Source information START

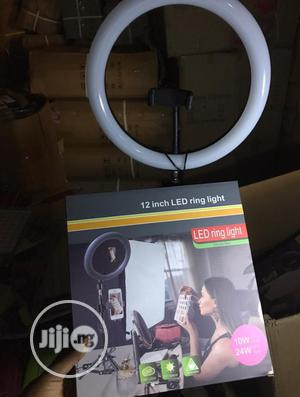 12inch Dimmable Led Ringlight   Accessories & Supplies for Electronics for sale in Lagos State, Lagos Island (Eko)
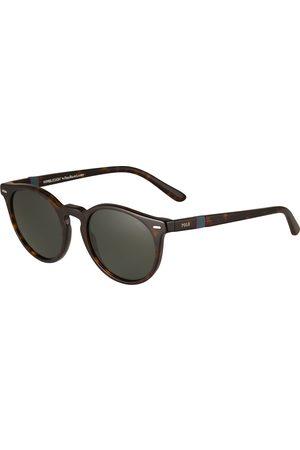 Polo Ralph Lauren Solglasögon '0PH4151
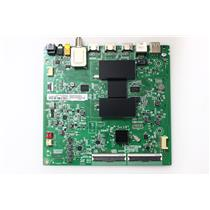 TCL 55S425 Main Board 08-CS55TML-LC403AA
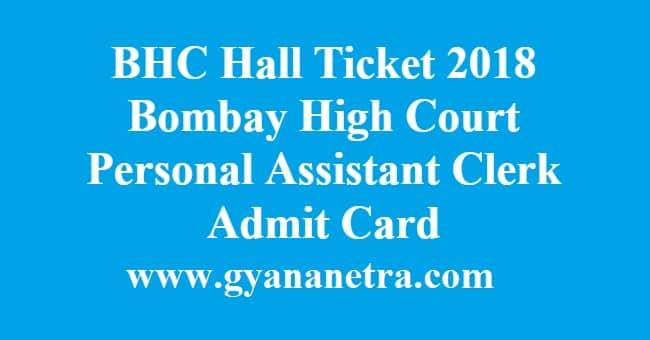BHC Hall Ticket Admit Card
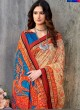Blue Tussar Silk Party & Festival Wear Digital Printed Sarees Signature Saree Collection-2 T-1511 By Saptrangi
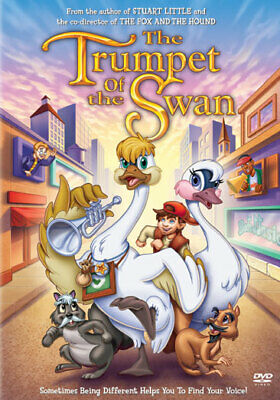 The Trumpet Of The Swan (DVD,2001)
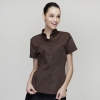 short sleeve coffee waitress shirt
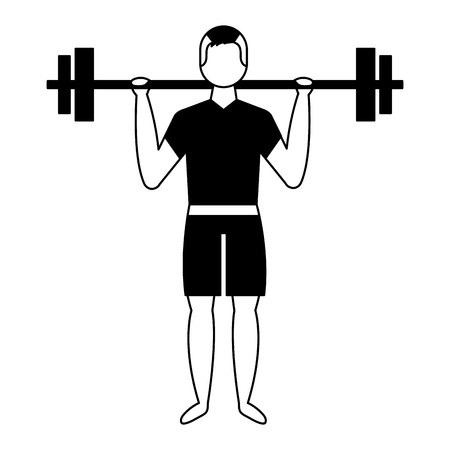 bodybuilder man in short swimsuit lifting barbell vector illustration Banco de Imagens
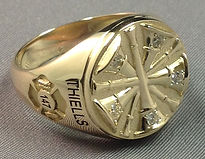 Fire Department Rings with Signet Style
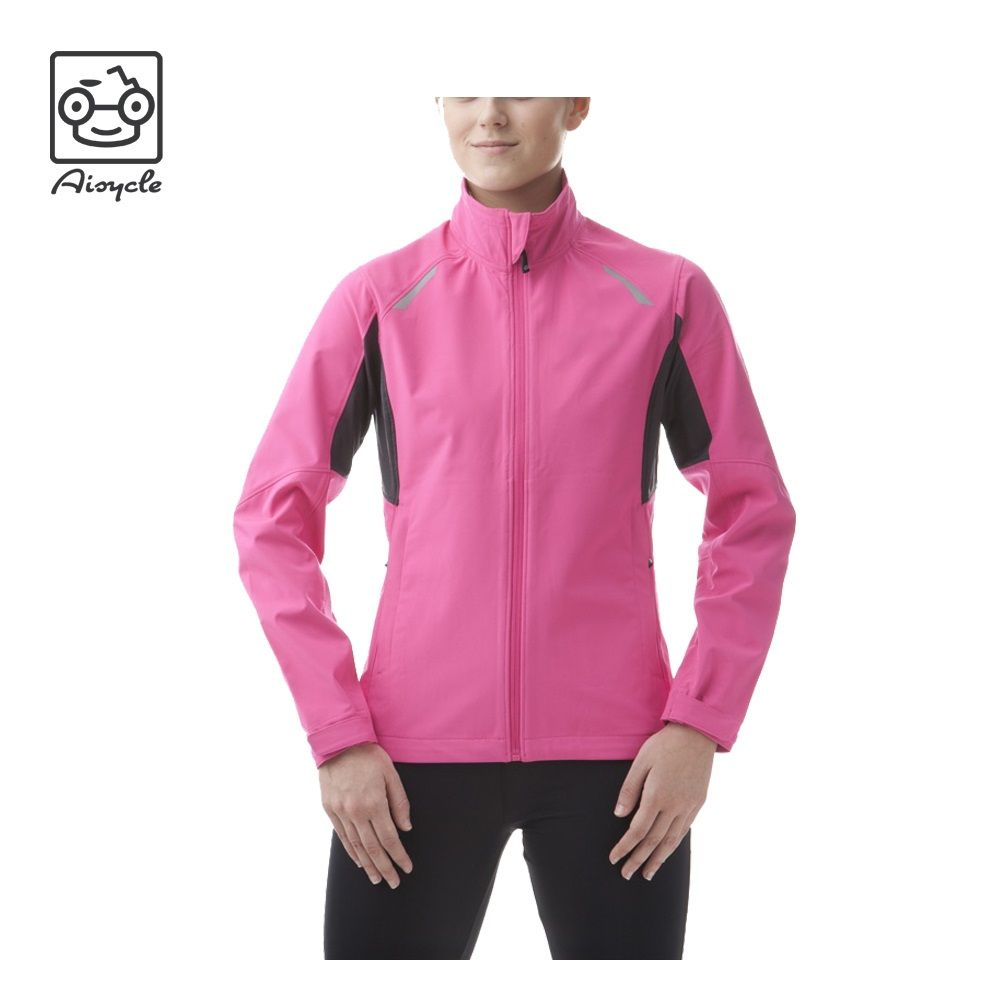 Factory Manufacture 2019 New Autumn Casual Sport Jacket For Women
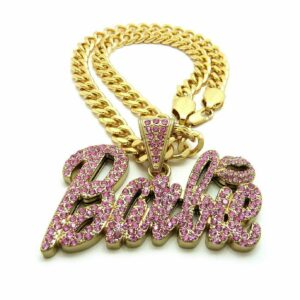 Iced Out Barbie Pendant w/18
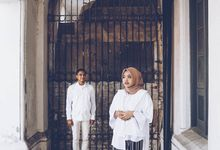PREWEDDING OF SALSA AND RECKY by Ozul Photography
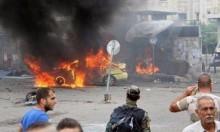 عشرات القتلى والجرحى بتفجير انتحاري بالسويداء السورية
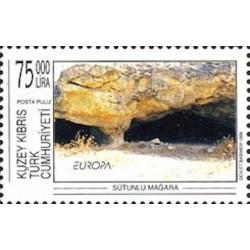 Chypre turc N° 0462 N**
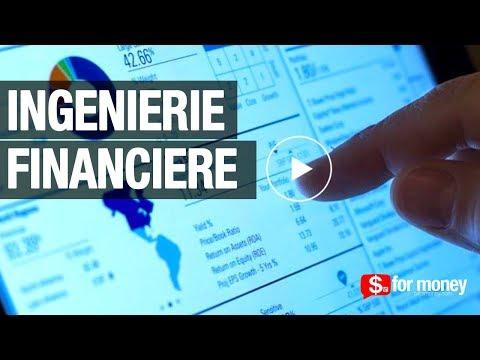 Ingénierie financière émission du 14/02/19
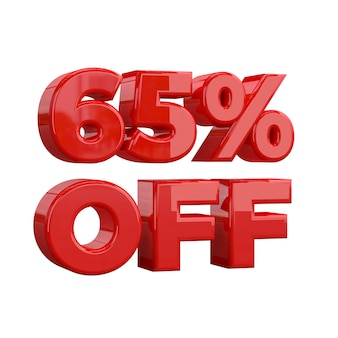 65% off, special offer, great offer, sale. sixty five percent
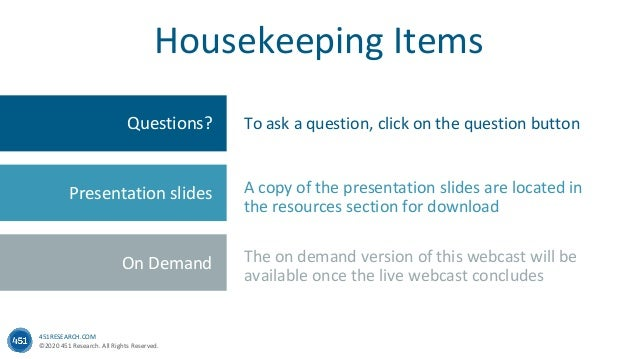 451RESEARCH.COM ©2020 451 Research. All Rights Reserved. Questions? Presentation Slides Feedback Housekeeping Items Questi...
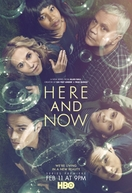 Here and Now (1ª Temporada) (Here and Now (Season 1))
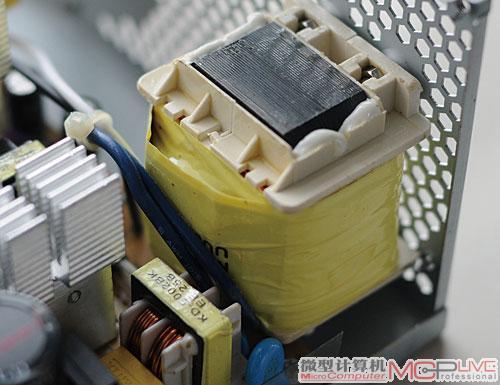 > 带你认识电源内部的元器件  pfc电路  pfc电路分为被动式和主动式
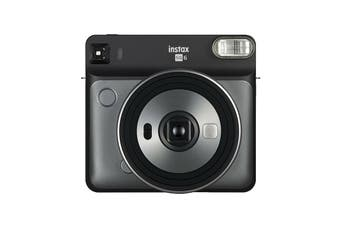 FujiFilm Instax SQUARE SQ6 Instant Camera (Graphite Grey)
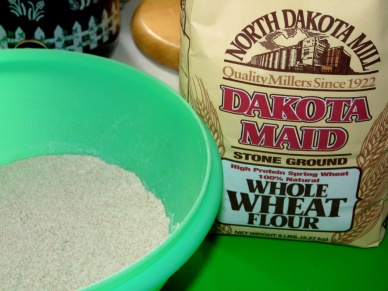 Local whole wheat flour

Source information END

Task: Above are entries with pictures among them. Write out exactly the lines from the one containing "bodybuilder man in" through the one containing "Chypre turc N° 0462 N**", ends included, and leave those pictures out.

Response below:
 bodybuilder man in short swimsuit lifting barbell vector illustration Banco de Imagens
 Fire Department Rings with Signet Style
 Factory Manufacture 2019 New Autumn Casual Sport Jacket For Women
 Iced Out Barbie Pendant w/18
PREWEDDING OF SALSA AND RECKY by Ozul Photography
 عشرات القتلى والجرحى بتفجير انتحاري بالسويداء السورية
 Chypre turc N° 0462 N**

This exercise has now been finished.